Most students walk right past the salad bar, she said.
Under the new guidelines, school lunches can have a maximum of 650 calories for kindergarten through fifth grade, 700 calories for sixth through eighth grade, and 850 calories for high school. There are also limits on how much sodium and sugar can be in meals. Holub said meeting the calorie limits is the biggest planning challenge.
Leiker said planning every meal to meet those standards takes more time, and that extra planning time by cooks is increasing the district’s cost.
Holub said those calorie limits aren’t high enough for growing, active children.
“I think it is a hardship for some kids, especially the athletes, but also for the kids that only get one meal a day,” she said. “Some don’t get the nutrition they need at home.”

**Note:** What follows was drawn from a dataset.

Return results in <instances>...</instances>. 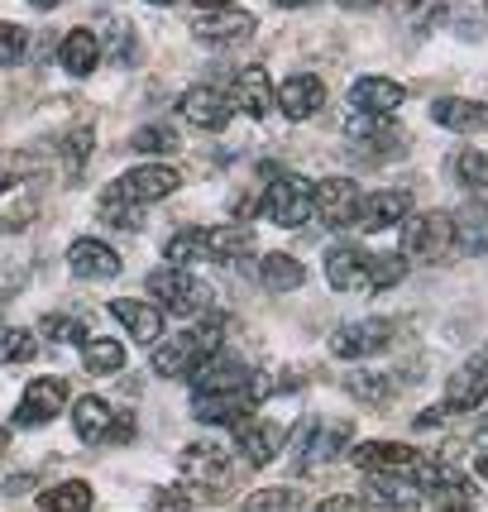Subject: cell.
Wrapping results in <instances>:
<instances>
[{"label": "cell", "mask_w": 488, "mask_h": 512, "mask_svg": "<svg viewBox=\"0 0 488 512\" xmlns=\"http://www.w3.org/2000/svg\"><path fill=\"white\" fill-rule=\"evenodd\" d=\"M5 187H10V178H0V192H5Z\"/></svg>", "instance_id": "cell-59"}, {"label": "cell", "mask_w": 488, "mask_h": 512, "mask_svg": "<svg viewBox=\"0 0 488 512\" xmlns=\"http://www.w3.org/2000/svg\"><path fill=\"white\" fill-rule=\"evenodd\" d=\"M101 221L115 225V230H144V206L120 197H101Z\"/></svg>", "instance_id": "cell-41"}, {"label": "cell", "mask_w": 488, "mask_h": 512, "mask_svg": "<svg viewBox=\"0 0 488 512\" xmlns=\"http://www.w3.org/2000/svg\"><path fill=\"white\" fill-rule=\"evenodd\" d=\"M39 331H44L48 340H58V345H82V340H87L82 316H63V312H48L44 321H39Z\"/></svg>", "instance_id": "cell-42"}, {"label": "cell", "mask_w": 488, "mask_h": 512, "mask_svg": "<svg viewBox=\"0 0 488 512\" xmlns=\"http://www.w3.org/2000/svg\"><path fill=\"white\" fill-rule=\"evenodd\" d=\"M163 254H168V264H197V259H206V230H197V225L178 230V235L163 245Z\"/></svg>", "instance_id": "cell-38"}, {"label": "cell", "mask_w": 488, "mask_h": 512, "mask_svg": "<svg viewBox=\"0 0 488 512\" xmlns=\"http://www.w3.org/2000/svg\"><path fill=\"white\" fill-rule=\"evenodd\" d=\"M187 383H192V393H221V388H249L254 379H249V369H244L235 355L211 350V355H201L197 364H192Z\"/></svg>", "instance_id": "cell-11"}, {"label": "cell", "mask_w": 488, "mask_h": 512, "mask_svg": "<svg viewBox=\"0 0 488 512\" xmlns=\"http://www.w3.org/2000/svg\"><path fill=\"white\" fill-rule=\"evenodd\" d=\"M5 450H10V431L0 426V455H5Z\"/></svg>", "instance_id": "cell-57"}, {"label": "cell", "mask_w": 488, "mask_h": 512, "mask_svg": "<svg viewBox=\"0 0 488 512\" xmlns=\"http://www.w3.org/2000/svg\"><path fill=\"white\" fill-rule=\"evenodd\" d=\"M445 0H398V10L407 15V20H426V15H436Z\"/></svg>", "instance_id": "cell-48"}, {"label": "cell", "mask_w": 488, "mask_h": 512, "mask_svg": "<svg viewBox=\"0 0 488 512\" xmlns=\"http://www.w3.org/2000/svg\"><path fill=\"white\" fill-rule=\"evenodd\" d=\"M230 101H235L244 115L264 120L268 106H273V87H268V72H264V67H244L240 77H235V91H230Z\"/></svg>", "instance_id": "cell-26"}, {"label": "cell", "mask_w": 488, "mask_h": 512, "mask_svg": "<svg viewBox=\"0 0 488 512\" xmlns=\"http://www.w3.org/2000/svg\"><path fill=\"white\" fill-rule=\"evenodd\" d=\"M111 316L134 335V340H139V345H149V340L163 335V307H158V302H144V297H120V302H111Z\"/></svg>", "instance_id": "cell-23"}, {"label": "cell", "mask_w": 488, "mask_h": 512, "mask_svg": "<svg viewBox=\"0 0 488 512\" xmlns=\"http://www.w3.org/2000/svg\"><path fill=\"white\" fill-rule=\"evenodd\" d=\"M259 402V388H221V393H197L192 398V417L206 426H235L240 417H249V407Z\"/></svg>", "instance_id": "cell-9"}, {"label": "cell", "mask_w": 488, "mask_h": 512, "mask_svg": "<svg viewBox=\"0 0 488 512\" xmlns=\"http://www.w3.org/2000/svg\"><path fill=\"white\" fill-rule=\"evenodd\" d=\"M91 489L82 479H67V484H53L48 493H39V508L44 512H91Z\"/></svg>", "instance_id": "cell-34"}, {"label": "cell", "mask_w": 488, "mask_h": 512, "mask_svg": "<svg viewBox=\"0 0 488 512\" xmlns=\"http://www.w3.org/2000/svg\"><path fill=\"white\" fill-rule=\"evenodd\" d=\"M201 10H221V5H230V0H197Z\"/></svg>", "instance_id": "cell-56"}, {"label": "cell", "mask_w": 488, "mask_h": 512, "mask_svg": "<svg viewBox=\"0 0 488 512\" xmlns=\"http://www.w3.org/2000/svg\"><path fill=\"white\" fill-rule=\"evenodd\" d=\"M82 369L96 379H111L125 369V345L120 340H82Z\"/></svg>", "instance_id": "cell-32"}, {"label": "cell", "mask_w": 488, "mask_h": 512, "mask_svg": "<svg viewBox=\"0 0 488 512\" xmlns=\"http://www.w3.org/2000/svg\"><path fill=\"white\" fill-rule=\"evenodd\" d=\"M345 134L355 139V149H364V154H398L402 139H407L388 115H364V111H355V120L345 125Z\"/></svg>", "instance_id": "cell-18"}, {"label": "cell", "mask_w": 488, "mask_h": 512, "mask_svg": "<svg viewBox=\"0 0 488 512\" xmlns=\"http://www.w3.org/2000/svg\"><path fill=\"white\" fill-rule=\"evenodd\" d=\"M374 498L378 503H393V508H422L426 489L407 474H374Z\"/></svg>", "instance_id": "cell-31"}, {"label": "cell", "mask_w": 488, "mask_h": 512, "mask_svg": "<svg viewBox=\"0 0 488 512\" xmlns=\"http://www.w3.org/2000/svg\"><path fill=\"white\" fill-rule=\"evenodd\" d=\"M225 340V321L221 316H206L201 326H192V331L173 335V340H163L154 350V369L163 374V379H187L192 374V364H197L201 355H211V350H221Z\"/></svg>", "instance_id": "cell-1"}, {"label": "cell", "mask_w": 488, "mask_h": 512, "mask_svg": "<svg viewBox=\"0 0 488 512\" xmlns=\"http://www.w3.org/2000/svg\"><path fill=\"white\" fill-rule=\"evenodd\" d=\"M192 34H197L201 44H211V48L244 44V39L254 34V15H244V10H230V5H221V10H206V15L192 24Z\"/></svg>", "instance_id": "cell-15"}, {"label": "cell", "mask_w": 488, "mask_h": 512, "mask_svg": "<svg viewBox=\"0 0 488 512\" xmlns=\"http://www.w3.org/2000/svg\"><path fill=\"white\" fill-rule=\"evenodd\" d=\"M431 120L455 134H484L488 106L484 101H469V96H441V101H431Z\"/></svg>", "instance_id": "cell-21"}, {"label": "cell", "mask_w": 488, "mask_h": 512, "mask_svg": "<svg viewBox=\"0 0 488 512\" xmlns=\"http://www.w3.org/2000/svg\"><path fill=\"white\" fill-rule=\"evenodd\" d=\"M402 216H412V197L407 192H374V197H359V230H393L402 225Z\"/></svg>", "instance_id": "cell-22"}, {"label": "cell", "mask_w": 488, "mask_h": 512, "mask_svg": "<svg viewBox=\"0 0 488 512\" xmlns=\"http://www.w3.org/2000/svg\"><path fill=\"white\" fill-rule=\"evenodd\" d=\"M350 446V422H335V426H311L307 441L297 446V469L302 474H311V469L331 465L340 450Z\"/></svg>", "instance_id": "cell-19"}, {"label": "cell", "mask_w": 488, "mask_h": 512, "mask_svg": "<svg viewBox=\"0 0 488 512\" xmlns=\"http://www.w3.org/2000/svg\"><path fill=\"white\" fill-rule=\"evenodd\" d=\"M144 288L154 292L158 307L173 312V316H197L201 307L211 302V288H206L201 278H192L187 264H168V268H158V273H149Z\"/></svg>", "instance_id": "cell-4"}, {"label": "cell", "mask_w": 488, "mask_h": 512, "mask_svg": "<svg viewBox=\"0 0 488 512\" xmlns=\"http://www.w3.org/2000/svg\"><path fill=\"white\" fill-rule=\"evenodd\" d=\"M254 278H259L268 292H297L307 283V268H302V259H292V254H264V259L254 264Z\"/></svg>", "instance_id": "cell-27"}, {"label": "cell", "mask_w": 488, "mask_h": 512, "mask_svg": "<svg viewBox=\"0 0 488 512\" xmlns=\"http://www.w3.org/2000/svg\"><path fill=\"white\" fill-rule=\"evenodd\" d=\"M87 154H91V130L67 134V144H63V158H67V182H77V173H82V163H87Z\"/></svg>", "instance_id": "cell-46"}, {"label": "cell", "mask_w": 488, "mask_h": 512, "mask_svg": "<svg viewBox=\"0 0 488 512\" xmlns=\"http://www.w3.org/2000/svg\"><path fill=\"white\" fill-rule=\"evenodd\" d=\"M474 446H479V450H488V417H484V422H479V426H474Z\"/></svg>", "instance_id": "cell-52"}, {"label": "cell", "mask_w": 488, "mask_h": 512, "mask_svg": "<svg viewBox=\"0 0 488 512\" xmlns=\"http://www.w3.org/2000/svg\"><path fill=\"white\" fill-rule=\"evenodd\" d=\"M450 221H455V249L460 254H488V201H465Z\"/></svg>", "instance_id": "cell-25"}, {"label": "cell", "mask_w": 488, "mask_h": 512, "mask_svg": "<svg viewBox=\"0 0 488 512\" xmlns=\"http://www.w3.org/2000/svg\"><path fill=\"white\" fill-rule=\"evenodd\" d=\"M254 249V230L249 225H216V230H206V259H216V264H230V259H240Z\"/></svg>", "instance_id": "cell-30"}, {"label": "cell", "mask_w": 488, "mask_h": 512, "mask_svg": "<svg viewBox=\"0 0 488 512\" xmlns=\"http://www.w3.org/2000/svg\"><path fill=\"white\" fill-rule=\"evenodd\" d=\"M355 465L364 469V474H407V479H417L426 493H431L436 474H441V465H436L431 455H422L417 446H398V441H369V446H359Z\"/></svg>", "instance_id": "cell-2"}, {"label": "cell", "mask_w": 488, "mask_h": 512, "mask_svg": "<svg viewBox=\"0 0 488 512\" xmlns=\"http://www.w3.org/2000/svg\"><path fill=\"white\" fill-rule=\"evenodd\" d=\"M335 5H340V10H374L378 0H335Z\"/></svg>", "instance_id": "cell-51"}, {"label": "cell", "mask_w": 488, "mask_h": 512, "mask_svg": "<svg viewBox=\"0 0 488 512\" xmlns=\"http://www.w3.org/2000/svg\"><path fill=\"white\" fill-rule=\"evenodd\" d=\"M178 187H182L178 168H168V163H139V168L120 173V178L106 187V197H120V201H139V206H149V201L173 197Z\"/></svg>", "instance_id": "cell-5"}, {"label": "cell", "mask_w": 488, "mask_h": 512, "mask_svg": "<svg viewBox=\"0 0 488 512\" xmlns=\"http://www.w3.org/2000/svg\"><path fill=\"white\" fill-rule=\"evenodd\" d=\"M58 63L72 72V77H91L96 63H101V39L91 29H72L63 44H58Z\"/></svg>", "instance_id": "cell-28"}, {"label": "cell", "mask_w": 488, "mask_h": 512, "mask_svg": "<svg viewBox=\"0 0 488 512\" xmlns=\"http://www.w3.org/2000/svg\"><path fill=\"white\" fill-rule=\"evenodd\" d=\"M364 249L355 245H340L326 254V278H331L335 292H364Z\"/></svg>", "instance_id": "cell-29"}, {"label": "cell", "mask_w": 488, "mask_h": 512, "mask_svg": "<svg viewBox=\"0 0 488 512\" xmlns=\"http://www.w3.org/2000/svg\"><path fill=\"white\" fill-rule=\"evenodd\" d=\"M96 39H101V34H96ZM134 44H139V39H134V24L120 20V15H111V20H106V39H101V53H106L111 63L130 67V63H134Z\"/></svg>", "instance_id": "cell-36"}, {"label": "cell", "mask_w": 488, "mask_h": 512, "mask_svg": "<svg viewBox=\"0 0 488 512\" xmlns=\"http://www.w3.org/2000/svg\"><path fill=\"white\" fill-rule=\"evenodd\" d=\"M130 149L134 154H173V149H178V139H173L168 125H144V130H134Z\"/></svg>", "instance_id": "cell-43"}, {"label": "cell", "mask_w": 488, "mask_h": 512, "mask_svg": "<svg viewBox=\"0 0 488 512\" xmlns=\"http://www.w3.org/2000/svg\"><path fill=\"white\" fill-rule=\"evenodd\" d=\"M455 182L469 192H488V154H479V149L455 154Z\"/></svg>", "instance_id": "cell-40"}, {"label": "cell", "mask_w": 488, "mask_h": 512, "mask_svg": "<svg viewBox=\"0 0 488 512\" xmlns=\"http://www.w3.org/2000/svg\"><path fill=\"white\" fill-rule=\"evenodd\" d=\"M273 101H278V111L288 115V120H311V115L326 106V87H321V77L297 72V77H288L283 87L273 91Z\"/></svg>", "instance_id": "cell-20"}, {"label": "cell", "mask_w": 488, "mask_h": 512, "mask_svg": "<svg viewBox=\"0 0 488 512\" xmlns=\"http://www.w3.org/2000/svg\"><path fill=\"white\" fill-rule=\"evenodd\" d=\"M39 355V340L20 326H0V364H29Z\"/></svg>", "instance_id": "cell-39"}, {"label": "cell", "mask_w": 488, "mask_h": 512, "mask_svg": "<svg viewBox=\"0 0 488 512\" xmlns=\"http://www.w3.org/2000/svg\"><path fill=\"white\" fill-rule=\"evenodd\" d=\"M178 106H182V120L197 125V130H225L230 115H235V101L221 87H187Z\"/></svg>", "instance_id": "cell-13"}, {"label": "cell", "mask_w": 488, "mask_h": 512, "mask_svg": "<svg viewBox=\"0 0 488 512\" xmlns=\"http://www.w3.org/2000/svg\"><path fill=\"white\" fill-rule=\"evenodd\" d=\"M130 441H134V412H130V407H115L111 422H106L101 446H130Z\"/></svg>", "instance_id": "cell-47"}, {"label": "cell", "mask_w": 488, "mask_h": 512, "mask_svg": "<svg viewBox=\"0 0 488 512\" xmlns=\"http://www.w3.org/2000/svg\"><path fill=\"white\" fill-rule=\"evenodd\" d=\"M24 48H29V34L20 24H0V67H15L24 58Z\"/></svg>", "instance_id": "cell-45"}, {"label": "cell", "mask_w": 488, "mask_h": 512, "mask_svg": "<svg viewBox=\"0 0 488 512\" xmlns=\"http://www.w3.org/2000/svg\"><path fill=\"white\" fill-rule=\"evenodd\" d=\"M149 5H173V0H149Z\"/></svg>", "instance_id": "cell-58"}, {"label": "cell", "mask_w": 488, "mask_h": 512, "mask_svg": "<svg viewBox=\"0 0 488 512\" xmlns=\"http://www.w3.org/2000/svg\"><path fill=\"white\" fill-rule=\"evenodd\" d=\"M488 402V350L484 355H469L450 383H445V407L450 412H474V407H484Z\"/></svg>", "instance_id": "cell-10"}, {"label": "cell", "mask_w": 488, "mask_h": 512, "mask_svg": "<svg viewBox=\"0 0 488 512\" xmlns=\"http://www.w3.org/2000/svg\"><path fill=\"white\" fill-rule=\"evenodd\" d=\"M474 474H479V479H484V484H488V450H484V455H479V465H474Z\"/></svg>", "instance_id": "cell-54"}, {"label": "cell", "mask_w": 488, "mask_h": 512, "mask_svg": "<svg viewBox=\"0 0 488 512\" xmlns=\"http://www.w3.org/2000/svg\"><path fill=\"white\" fill-rule=\"evenodd\" d=\"M402 278H407V259L402 254H369L364 259V288L383 292V288H393V283H402Z\"/></svg>", "instance_id": "cell-37"}, {"label": "cell", "mask_w": 488, "mask_h": 512, "mask_svg": "<svg viewBox=\"0 0 488 512\" xmlns=\"http://www.w3.org/2000/svg\"><path fill=\"white\" fill-rule=\"evenodd\" d=\"M278 10H307V5H316V0H273Z\"/></svg>", "instance_id": "cell-53"}, {"label": "cell", "mask_w": 488, "mask_h": 512, "mask_svg": "<svg viewBox=\"0 0 488 512\" xmlns=\"http://www.w3.org/2000/svg\"><path fill=\"white\" fill-rule=\"evenodd\" d=\"M407 101V91L393 82V77H359L350 87V106L364 115H393Z\"/></svg>", "instance_id": "cell-24"}, {"label": "cell", "mask_w": 488, "mask_h": 512, "mask_svg": "<svg viewBox=\"0 0 488 512\" xmlns=\"http://www.w3.org/2000/svg\"><path fill=\"white\" fill-rule=\"evenodd\" d=\"M34 10H58V0H29Z\"/></svg>", "instance_id": "cell-55"}, {"label": "cell", "mask_w": 488, "mask_h": 512, "mask_svg": "<svg viewBox=\"0 0 488 512\" xmlns=\"http://www.w3.org/2000/svg\"><path fill=\"white\" fill-rule=\"evenodd\" d=\"M244 508L249 512H278V508H302V493L297 489H259V493H249L244 498Z\"/></svg>", "instance_id": "cell-44"}, {"label": "cell", "mask_w": 488, "mask_h": 512, "mask_svg": "<svg viewBox=\"0 0 488 512\" xmlns=\"http://www.w3.org/2000/svg\"><path fill=\"white\" fill-rule=\"evenodd\" d=\"M235 446H240V460L244 465H273L278 460V450H283V426L268 422V417H240L235 422Z\"/></svg>", "instance_id": "cell-12"}, {"label": "cell", "mask_w": 488, "mask_h": 512, "mask_svg": "<svg viewBox=\"0 0 488 512\" xmlns=\"http://www.w3.org/2000/svg\"><path fill=\"white\" fill-rule=\"evenodd\" d=\"M264 216L273 225H283V230H297V225H307L316 211H311V187L302 178H268L264 187Z\"/></svg>", "instance_id": "cell-6"}, {"label": "cell", "mask_w": 488, "mask_h": 512, "mask_svg": "<svg viewBox=\"0 0 488 512\" xmlns=\"http://www.w3.org/2000/svg\"><path fill=\"white\" fill-rule=\"evenodd\" d=\"M111 402L101 398H77L72 402V426H77V436L87 441V446H96L101 436H106V422H111Z\"/></svg>", "instance_id": "cell-33"}, {"label": "cell", "mask_w": 488, "mask_h": 512, "mask_svg": "<svg viewBox=\"0 0 488 512\" xmlns=\"http://www.w3.org/2000/svg\"><path fill=\"white\" fill-rule=\"evenodd\" d=\"M345 388H350V398L369 402V407H383V402L393 398V379H388L383 369H350Z\"/></svg>", "instance_id": "cell-35"}, {"label": "cell", "mask_w": 488, "mask_h": 512, "mask_svg": "<svg viewBox=\"0 0 488 512\" xmlns=\"http://www.w3.org/2000/svg\"><path fill=\"white\" fill-rule=\"evenodd\" d=\"M484 5H488V0H484Z\"/></svg>", "instance_id": "cell-60"}, {"label": "cell", "mask_w": 488, "mask_h": 512, "mask_svg": "<svg viewBox=\"0 0 488 512\" xmlns=\"http://www.w3.org/2000/svg\"><path fill=\"white\" fill-rule=\"evenodd\" d=\"M311 211L331 230H350L359 221V187L350 178H321L311 187Z\"/></svg>", "instance_id": "cell-7"}, {"label": "cell", "mask_w": 488, "mask_h": 512, "mask_svg": "<svg viewBox=\"0 0 488 512\" xmlns=\"http://www.w3.org/2000/svg\"><path fill=\"white\" fill-rule=\"evenodd\" d=\"M350 508H369V498H355V493H335V498H321V512H350Z\"/></svg>", "instance_id": "cell-49"}, {"label": "cell", "mask_w": 488, "mask_h": 512, "mask_svg": "<svg viewBox=\"0 0 488 512\" xmlns=\"http://www.w3.org/2000/svg\"><path fill=\"white\" fill-rule=\"evenodd\" d=\"M154 508H192V498L182 489H158L154 493Z\"/></svg>", "instance_id": "cell-50"}, {"label": "cell", "mask_w": 488, "mask_h": 512, "mask_svg": "<svg viewBox=\"0 0 488 512\" xmlns=\"http://www.w3.org/2000/svg\"><path fill=\"white\" fill-rule=\"evenodd\" d=\"M67 268L77 278H87V283H106V278H120V254L106 240H72Z\"/></svg>", "instance_id": "cell-16"}, {"label": "cell", "mask_w": 488, "mask_h": 512, "mask_svg": "<svg viewBox=\"0 0 488 512\" xmlns=\"http://www.w3.org/2000/svg\"><path fill=\"white\" fill-rule=\"evenodd\" d=\"M182 465V479H192V484H201V489L221 493L225 479H230V460H225L221 446H187L178 455Z\"/></svg>", "instance_id": "cell-17"}, {"label": "cell", "mask_w": 488, "mask_h": 512, "mask_svg": "<svg viewBox=\"0 0 488 512\" xmlns=\"http://www.w3.org/2000/svg\"><path fill=\"white\" fill-rule=\"evenodd\" d=\"M388 340H393V321H383V316H364V321L340 326L326 345H331L335 359H369V355H378Z\"/></svg>", "instance_id": "cell-8"}, {"label": "cell", "mask_w": 488, "mask_h": 512, "mask_svg": "<svg viewBox=\"0 0 488 512\" xmlns=\"http://www.w3.org/2000/svg\"><path fill=\"white\" fill-rule=\"evenodd\" d=\"M402 254H417L422 264H445L455 254V221L450 211H422V216H402Z\"/></svg>", "instance_id": "cell-3"}, {"label": "cell", "mask_w": 488, "mask_h": 512, "mask_svg": "<svg viewBox=\"0 0 488 512\" xmlns=\"http://www.w3.org/2000/svg\"><path fill=\"white\" fill-rule=\"evenodd\" d=\"M67 407V383L63 379H34L24 388L20 407H15V426H48Z\"/></svg>", "instance_id": "cell-14"}]
</instances>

Bernhardt also said the calorie limits aren’t enough for football players, but enough food for a football player would be too much for someone who goes home after school and works on a computer. There are similar issues with elementary school lunches, she said.
“What bothers me is we have to put the same food on a kindergarten tray as on a fifth-grade tray,” Bernhardt said.
Mandates that every student receive a certain amount of fruits and vegetables also mean that there is less room in the calorie budget for what students do want, entrees.
The changes to lunches are driving more students to go on open lunch, and most of those students are probably turning to unhealthy options, defeating the purpose of the school lunch standards, Holub said.
“I have a nephew who is a big boy, and he would rather go to Casey’s and get what he wants, eat junk food, than eat a nutritious lunch here,” she said.
But the problem isn’t one that USD 408, USD 410, or any school district can do much about. The guidelines were set by the U.S. Department of Agriculture. If a school doesn’t meet those requirements, it risks losing federal reimbursement for free and reduced-price lunches, and those reimbursements add up in a hurry.
Hillsboro USD 410 received more than $140,000 in reimbursements for the 2011-12 school year, business manager Jerry Hinerman said. That is more than three times the salary and benefits of a new teacher.
With that much money at stake, school districts can’t afford to make a statement by serving meals outside the federal guidelines.
“A lot of kids are very understanding,” Holub said. “They aren’t happy about it, but they understand that it comes from above.”